First, think about the area of the small squares and the large square. If you start with $n$ unit squares you have a total area of $n$. You can replace some of them with $2 \times 2$ squares and add $3$ units each time and replace some others with $3 \times 3$ squares and add $8$ units each time. You need to do enough of this to increase $n$ to a perfect square.
The largest number you cannot make out of a sum of $3$'s and $8$'s is $13$ from the coin problem. This explains why $s(12)=6$. To make a square of side $5$ out of $12$ squares you would have to add $13$ units of area, but you can't. Once $n$ is at least $35$ we can always make $(\lceil \sqrt n \rceil+1)^2$ by adding $3$s and $8$s. We might be able to make $(\lceil \sqrt n \rceil)^2$.
The reason that squares and triangles work the same is that the area scales as the square of the side for both, so the argument above works the same. Now we have to argue that once $n$ is large enough you have enough freedom from the remaining size $1$ squares or triangles that we can always form the large figure we want to.
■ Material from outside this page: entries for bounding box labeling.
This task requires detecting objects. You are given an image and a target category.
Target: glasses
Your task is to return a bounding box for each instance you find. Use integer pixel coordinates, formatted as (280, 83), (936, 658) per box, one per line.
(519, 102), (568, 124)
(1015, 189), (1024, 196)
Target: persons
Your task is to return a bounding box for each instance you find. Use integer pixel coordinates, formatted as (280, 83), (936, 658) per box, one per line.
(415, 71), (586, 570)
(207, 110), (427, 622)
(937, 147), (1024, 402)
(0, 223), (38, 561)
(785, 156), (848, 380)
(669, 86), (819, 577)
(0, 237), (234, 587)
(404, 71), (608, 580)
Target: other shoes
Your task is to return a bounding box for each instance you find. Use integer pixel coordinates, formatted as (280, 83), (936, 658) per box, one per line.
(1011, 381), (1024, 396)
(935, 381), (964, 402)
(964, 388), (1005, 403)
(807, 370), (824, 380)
Referring to the example of $12$, we can make the area $36$ by using $3\ 3\times 3$ squares and $9\ 1 \times 1$ squares. Assembling them into a $6 \times 6$ square is easy.
For a given $n\ge 35$, let $k=\lceil \sqrt n \rceil.$ The most we have to increase the area is $13+2k+1$, because if $k^2-n \gt 13$ we can make $k^2$. I don't have a concise argument that we can fit the larger squares, but there are so few of them it is not hard.